> _Source extract_
● ● ● ● ●

Press Secretary Sarah Sanders takes questions from the media and makes a statement about the president's war with former intelligence community members.
The White House announced Wednesday they were revoking former CIA Director John Brennan's security clearance, after he became a harsh critic of President Donald Trump, accusing him of treason on cable TV.
"Historically, former heads of intelligence and law enforcement agencies have been allowed to retain access to classified information after their government service so that they can consult with their successors regarding matters about which they may have special insights and as a professional courtesy," press secretary Sarah Huckabee Sanders said during a Wednesday briefing. "Neither of these justifications supports Mr. Brennan's continued access classified information."
PRESS SECRETARY SARAH SANDERS: Good afternoon.
I'd like to begin by reading a statement from the president:
As the head of the executive branch and commander in chief, I have a unique constitutional responsibility to protect the nation's classified information, including by controlling access to it. Today, in fulfilling that responsibility, I've decided to revoke the security clearance of John Brennan, former director of the Central Intelligence Agency.
Historically, former heads of intelligence and law enforcement agencies have been allowed to retain access to classified information after their government service so that they can consult with their successors regarding matters about which they may have special insights, and as a professional courtesy. Neither of these justifications supports Mr. Brennan's continued access to classified information. SANDERS: First, at this point in my administration, any benefits that senior officials might glean from consultations with Mr. Brennan are now outweighed by the risks posed by his erratic conduct and behavior.

● ● ● ● ●

> _Dataset excerpt_
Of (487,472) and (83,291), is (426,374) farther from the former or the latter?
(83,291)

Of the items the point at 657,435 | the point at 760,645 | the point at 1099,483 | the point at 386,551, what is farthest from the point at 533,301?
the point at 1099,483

● ● ● ● ●

> _Goals_
1 – Name every person the article on Brennan's security clearance identifies by name.
2 – Print the article on Brennan's security clearance from "Press Secretary Sarah Sanders takes" up to and including "intelligence community members.".

> _Task-by-task results_
1 – Sarah Huckabee Sanders (also given as Sarah Sanders), John Brennan, Donald Trump

2 –
Press Secretary Sarah Sanders takes questions from the media and makes a statement about the president's war with former intelligence community members.